The Coupled Model Intercomparison Project Phase 5 (CMIP5) aims to understand the past climate changes, make projections, and estimate future uncertainties. For example, with respect to the historical period (1979–2005), the multi-model ensemble mean of simulations in the CMIP5 projects a decrease in the annual maximum wind speeds at the end of this century (2074–2100) over the contiguous United States and most regions of Asia in the high latitudes and an increase in the annual maximum wind speeds over Amazonia, India, Africa, and Southeast Asia, whereas few changes are projected to occur over Europe (Kumar et al. 2015). It is worth noting that studies on extreme wind speed in Asia, Africa, and South America as well as those on mean sfcWind over the Southern Hemisphere by using the CMIP5 simulations are lacking. Moreover, the uncertainty analysis in regional mean sfcWind and extreme wind speed in the CMIP5 results is ignored in previous studies. For example, the CMIP5 models fail to represent the current wind climate over the Bay of Bengal (Krishnan and Bhaskaran 2019) and show relatively poor skill for the long-term temporal trends over the Northern Hemisphere (Tian et al. 2019).
To achieve a comprehensive understanding of the changes in global sfcWind and extreme wind speed in the future and their uncertainties in the results of CMIP5 models, this section initiatively assesses the changes of the mean state, variance, and extreme conditions of sfcWind under three greenhouse gas emission scenarios (Representative Concentration Pathway (RCP2.6, RCP4.5, RCP8.5).
2 Data
The global average daily sfcWind and daily maximum sfcWind data are provided by the Coupled Model Intercomparison Project Phase 5 (CMIP5) from the World Climate Research Programme (WRCP), where daily sfcWind includes 24 models for the historical period and RCP4.5 and RCP8.5 scenarios and 16 models for the RCP2.6 scenario, and daily maximum sfcWind includes 19 models for historical period and RCP4.5 and RCP8.5 scenarios and 11 models for RCP2.6 scenario. The spatial resolution of the data is 0.5 degrees (~50 km × 50 km). The CMIP5 data can be freely accessed on this website: https://esgf-node.llnl.gov/search/cmip5/.
3 Method
We divided the temporal range into three periods, including the historical period (1986–2005, denoted as the 2000s), and two future time periods: 2016–2035 (2030s) and 2046–2065 (2050s). In this study, summer is defined as June–July–August (JJA), and winter is defined as December and January–February of the following year (DJF).

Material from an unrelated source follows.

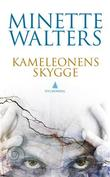 &#34;Kameleonens skygge&#34; av Minette Walters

The mean near-surface wind speed (sfcWind) is defined as the 20-year mean of all daily near-surface wind speed for the historical period and the two future time periods under the three RCP scenarios. The sfcWind change was calculated by subtracting the sfcWind during the historical period (2000s) from that under the RCP scenarios in the future temporal ranges. The model uncertainty of the mean sfcWind is represented by the standard deviation of the mean sfcWind across the models for the three periods.
The near-surface wind speed variability (sfcWind std) is defined as the standard deviation of the daily mean near-surface wind speed during the three periods. The change in sfcWind variability was calculated by subtracting the sfcWind std during the historical period (2000s) from the sfcWind std under the RCP scenarios in the future temporal ranges. The model uncertainty of the sfcWind std is represented by the standard deviation of the sfcWind std for the three periods across the models.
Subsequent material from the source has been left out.